Spatial data with pictures
## START
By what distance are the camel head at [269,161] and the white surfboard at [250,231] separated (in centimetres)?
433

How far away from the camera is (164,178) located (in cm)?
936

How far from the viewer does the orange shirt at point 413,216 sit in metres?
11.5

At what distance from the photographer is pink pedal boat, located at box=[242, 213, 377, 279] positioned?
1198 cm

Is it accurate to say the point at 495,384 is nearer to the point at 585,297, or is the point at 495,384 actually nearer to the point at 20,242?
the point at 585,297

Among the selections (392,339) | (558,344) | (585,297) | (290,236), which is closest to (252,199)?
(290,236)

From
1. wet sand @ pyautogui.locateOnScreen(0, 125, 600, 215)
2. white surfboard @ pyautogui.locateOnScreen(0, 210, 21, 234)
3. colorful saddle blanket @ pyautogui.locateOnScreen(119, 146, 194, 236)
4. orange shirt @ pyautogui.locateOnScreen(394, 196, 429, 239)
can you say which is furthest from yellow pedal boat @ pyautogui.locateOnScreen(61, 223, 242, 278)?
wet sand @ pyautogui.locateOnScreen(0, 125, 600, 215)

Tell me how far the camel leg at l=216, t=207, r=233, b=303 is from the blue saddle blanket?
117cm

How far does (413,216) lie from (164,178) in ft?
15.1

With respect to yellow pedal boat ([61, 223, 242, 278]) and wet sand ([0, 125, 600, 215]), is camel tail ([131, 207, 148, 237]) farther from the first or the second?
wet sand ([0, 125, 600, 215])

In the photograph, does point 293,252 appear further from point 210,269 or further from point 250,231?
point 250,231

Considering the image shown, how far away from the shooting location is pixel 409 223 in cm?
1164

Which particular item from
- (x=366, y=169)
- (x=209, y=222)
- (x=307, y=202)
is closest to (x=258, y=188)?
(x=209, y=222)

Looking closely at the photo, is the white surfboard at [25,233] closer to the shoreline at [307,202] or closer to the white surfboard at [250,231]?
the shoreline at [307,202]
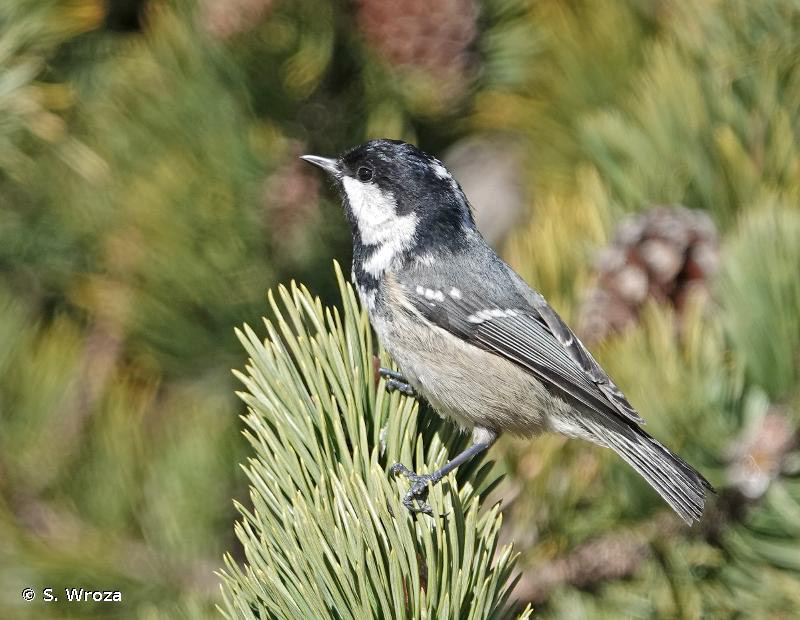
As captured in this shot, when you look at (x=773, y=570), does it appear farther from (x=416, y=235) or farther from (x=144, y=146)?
(x=144, y=146)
## END
_What you need to do_. Please reproduce every one of the entries above word for word, omitting the pictures from your reply.

_Result of this exercise_.
By what distance are the camel head at [269,161] and the white surfboard at [250,231] separated (in centimetres)?
433

How far away from the camera is (164,178) located (in cm)?
936

How far from the viewer does the orange shirt at point 413,216 sit in metres?
11.5

At what distance from the photographer is pink pedal boat, located at box=[242, 213, 377, 279] positioned?
1198 cm

Is it accurate to say the point at 495,384 is nearer to the point at 585,297, or is the point at 495,384 actually nearer to the point at 20,242?
the point at 585,297

Among the selections (392,339) | (558,344) | (585,297) | (290,236), which is closest to (252,199)?
(290,236)

From
1. wet sand @ pyautogui.locateOnScreen(0, 125, 600, 215)
2. white surfboard @ pyautogui.locateOnScreen(0, 210, 21, 234)
3. colorful saddle blanket @ pyautogui.locateOnScreen(119, 146, 194, 236)
4. orange shirt @ pyautogui.locateOnScreen(394, 196, 429, 239)
can you say which is furthest from yellow pedal boat @ pyautogui.locateOnScreen(61, 223, 242, 278)?
wet sand @ pyautogui.locateOnScreen(0, 125, 600, 215)

Tell me how far the camel leg at l=216, t=207, r=233, b=303 is from the blue saddle blanket?
117cm

How far does (413,216) lie from (164,178) in ft?
15.1

With respect to yellow pedal boat ([61, 223, 242, 278]) and wet sand ([0, 125, 600, 215]), is camel tail ([131, 207, 148, 237]) farther from the first or the second?
wet sand ([0, 125, 600, 215])

In the photograph, does point 293,252 appear further from point 210,269 or further from point 250,231?
point 250,231

Considering the image shown, how far away from the shooting location is pixel 409 223 in cm?
1164

Which particular item from
- (x=366, y=169)
- (x=209, y=222)
- (x=307, y=202)
is closest to (x=258, y=188)?
(x=209, y=222)

Looking closely at the photo, is the white surfboard at [25,233] closer to the shoreline at [307,202] or closer to the white surfboard at [250,231]?
the shoreline at [307,202]
As captured in this shot, when you look at (x=773, y=570), does it appear farther from (x=416, y=235) or farther from (x=144, y=146)?
(x=144, y=146)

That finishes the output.